### BRIEF:
Using the passage below on Bcr-Abl resistance mechanisms, explain in one to three sentences why mutations in the P-loop reduce imatinib's effectiveness.

### PROVIDED TEXT:
=======

Bcr-Abl dependent mechanisms of resistance

Bcr-Abl duplication

The first reports of resistance to imatinib described a development of oncogene amplification. That is, the gene that encodes for the pathogenic Bcr-Abl tyrosine kinase is duplicated in the DNA sequence, leading to higher expression of the pathogen. Increasing the imatinib dose could surmount this kind of resistance, provided that severe or intolerable adverse effects are not produced.

Bcr-Abl mutation

can cause amino acid substitutions inside the kinase domain of the Bcr-Abl protein and disrupt the binding site of imatinib on the tyrosine kinase, resulting in a loss of sensitivity to the drug. These mutations normally affect the structure of the Bcr-Abl protein, leading either to interruption of critical contact points between the drug and the Bcr-Abl protein or induction of a conformational change, resulting in a protein that imatinib is unable to bind to.
Mutational frequencies appear to increase as the disease, CML, progresses from chronic phase to the blast phase. The most important mutations are the P-loop mutations and the T315I mutation. Mutations on other sites of the kinase have also been reported, for example on the C-helix, SH2 domain, substrate binding site, activation loop and C-terminal lobe. Some of these mutations have clinical significance, but none as much as P-loop and T315I mutations.
T315I mutation
The T315I is a unique mutation because of its resistance to all approved Bcr-Abl inhibitors, prior to ponatinib. It is caused by a single cytosine to thymine base pair substitution at position 944 of the Abl gene sequence resulting in amino acid Threonine being substituted by Isoleucine at that position - thus 'T315I'. This substitution eliminates a critical oxygen molecule needed for hydrogen bonding between imatinib and the Abl kinase, and also creates steric hindrance to the binding of most TKIs.
When discovered, it was estimated that every 6 out of 9 cases of advanced stage CML with imatinib resistance carried this mutation. T315I produces the highest magnitude of resistance of any mutation both to imatinib and second generations TKIs. Ponatinib by Ariad was approved in 2013 for use as second-line CML treatment, and is the only licensed TKI which binds to the T315I mutated kinase successfully.
P-loop mutations
The structure of Bcr-Abl contains two flexible loops, the ATP-binding P-loop and the activation loop. These loops have specific arrangements in the inactive conformation of Bcr-Abl that stabilize the basal conformation. Mutations in these loops destabilize arrangement of the loops such that the kinase domain cannot assume the inactive conformation required for imatinib binding. Mutations in the P-loop region are the most common, accounting for 36-48% of all mutations. There are clinical data indicating that Bcr-Abl mutations in the P-loop is 70-100 fold less sensitive to imatinib compared with native Bcr-Abl.

=======

### EXCERPTED DATA:
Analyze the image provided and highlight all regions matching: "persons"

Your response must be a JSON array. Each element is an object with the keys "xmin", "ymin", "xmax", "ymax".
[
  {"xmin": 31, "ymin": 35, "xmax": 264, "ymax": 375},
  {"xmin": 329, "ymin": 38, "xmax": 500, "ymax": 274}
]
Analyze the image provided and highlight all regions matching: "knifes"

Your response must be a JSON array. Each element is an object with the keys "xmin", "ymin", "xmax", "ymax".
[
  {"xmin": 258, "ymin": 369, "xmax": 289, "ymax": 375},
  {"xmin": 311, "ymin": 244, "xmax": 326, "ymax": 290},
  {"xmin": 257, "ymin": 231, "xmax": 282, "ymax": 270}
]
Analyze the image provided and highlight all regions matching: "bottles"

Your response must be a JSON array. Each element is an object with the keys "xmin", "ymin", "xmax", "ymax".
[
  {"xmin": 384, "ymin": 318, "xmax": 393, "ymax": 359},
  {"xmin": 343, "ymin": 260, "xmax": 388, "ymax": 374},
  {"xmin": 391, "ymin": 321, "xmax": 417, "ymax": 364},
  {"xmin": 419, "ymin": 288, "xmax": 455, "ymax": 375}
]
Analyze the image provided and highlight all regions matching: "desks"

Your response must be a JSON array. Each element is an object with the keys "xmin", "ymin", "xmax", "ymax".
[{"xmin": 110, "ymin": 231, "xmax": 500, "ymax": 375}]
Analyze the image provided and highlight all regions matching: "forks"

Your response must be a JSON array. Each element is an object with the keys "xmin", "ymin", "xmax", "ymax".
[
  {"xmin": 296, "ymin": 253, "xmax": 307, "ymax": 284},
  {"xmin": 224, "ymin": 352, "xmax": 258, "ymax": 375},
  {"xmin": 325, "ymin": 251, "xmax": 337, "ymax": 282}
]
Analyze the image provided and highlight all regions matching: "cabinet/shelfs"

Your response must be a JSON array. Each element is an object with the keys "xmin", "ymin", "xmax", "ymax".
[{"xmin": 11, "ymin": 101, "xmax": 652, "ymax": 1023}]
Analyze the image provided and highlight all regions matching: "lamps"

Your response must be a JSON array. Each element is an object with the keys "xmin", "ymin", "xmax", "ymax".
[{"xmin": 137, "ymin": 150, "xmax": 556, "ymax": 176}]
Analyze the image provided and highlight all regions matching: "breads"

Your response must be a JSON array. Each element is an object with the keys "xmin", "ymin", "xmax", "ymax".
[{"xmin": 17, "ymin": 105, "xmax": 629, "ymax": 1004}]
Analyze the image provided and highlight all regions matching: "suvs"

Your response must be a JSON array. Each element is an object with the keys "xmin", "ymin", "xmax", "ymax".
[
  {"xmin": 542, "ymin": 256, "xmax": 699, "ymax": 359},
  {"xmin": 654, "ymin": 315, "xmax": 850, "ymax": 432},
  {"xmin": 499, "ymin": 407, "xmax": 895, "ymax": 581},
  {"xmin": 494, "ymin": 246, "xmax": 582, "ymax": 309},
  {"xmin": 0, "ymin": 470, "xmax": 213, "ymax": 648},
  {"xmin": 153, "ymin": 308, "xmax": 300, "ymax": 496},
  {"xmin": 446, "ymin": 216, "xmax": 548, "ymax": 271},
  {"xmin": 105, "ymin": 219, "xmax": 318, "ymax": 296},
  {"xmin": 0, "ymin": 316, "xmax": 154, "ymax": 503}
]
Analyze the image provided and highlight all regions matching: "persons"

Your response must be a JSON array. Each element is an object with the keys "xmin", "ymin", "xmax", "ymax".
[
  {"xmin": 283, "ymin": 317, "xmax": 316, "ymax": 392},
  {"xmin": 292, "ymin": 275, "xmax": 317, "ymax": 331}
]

=======

### PROBLEM SOLUTION:
In the inactive conformation of Bcr-Abl, the P-loop has a specific arrangement that stabilizes the basal conformation. Mutations there destabilize that arrangement, so the kinase domain cannot take the inactive conformation that imatinib needs in order to bind. As a result, P-loop-mutated Bcr-Abl is 70-100 fold less sensitive to imatinib than native Bcr-Abl.